- [Document passage]:
Shehan Perera – Content Manager at Social Enterprise UK
Across the UK 35% of social enterprises have already embedded the urgent need to tackle the climate emergency into their constitution or articles of association. Around a further third plan on doing so, showing a willingness from social enterprises to be held to account for their actions.
But where does a business start when it comes to taking meaningful action on the climate crisis?
Climate Action North is a social enterprise based in Sunderland and operating across the North of England which, in the words of co-founder Sharon Lashley, has been set up with the goal of “making climate change real for people but also to make climate action easier”.
In early 2022, the social enterprise created a Business Action Toolkit specifically to support small businesses get the support and guidance they need to embed positive environmental actions into their operations. Based on an extensive series of questions the toolkit helps organisations navigate their journey towards net zero also identifying climate related issues such as risks from severe weather events, skills shortages and supply chain issues. Tailored support can then be given to each business based on their answers.
The toolkit is just one of the ways Climate Action North seeks to educate and support people take steps to address the climate emergency.
“we’ve been banging the drum for a long time…”

- [Data supplied]:
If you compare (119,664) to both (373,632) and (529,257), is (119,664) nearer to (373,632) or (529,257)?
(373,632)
* * *
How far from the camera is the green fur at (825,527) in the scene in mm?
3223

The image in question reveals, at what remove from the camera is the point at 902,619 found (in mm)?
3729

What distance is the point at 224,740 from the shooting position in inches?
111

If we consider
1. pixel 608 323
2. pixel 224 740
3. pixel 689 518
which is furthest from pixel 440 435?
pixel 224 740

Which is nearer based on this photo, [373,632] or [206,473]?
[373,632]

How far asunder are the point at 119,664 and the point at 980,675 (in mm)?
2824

- [Work to be completed]: From the passage about Climate Action North, copy out the stretch from "In early 2022, the" through "on their answers.".

- [Response below]:
In early 2022, the social enterprise created a Business Action Toolkit specifically to support small businesses get the support and guidance they need to embed positive environmental actions into their operations. Based on an extensive series of questions the toolkit helps organisations navigate their journey towards net zero also identifying climate related issues such as risks from severe weather events, skills shortages and supply chain issues. Tailored support can then be given to each business based on their answers.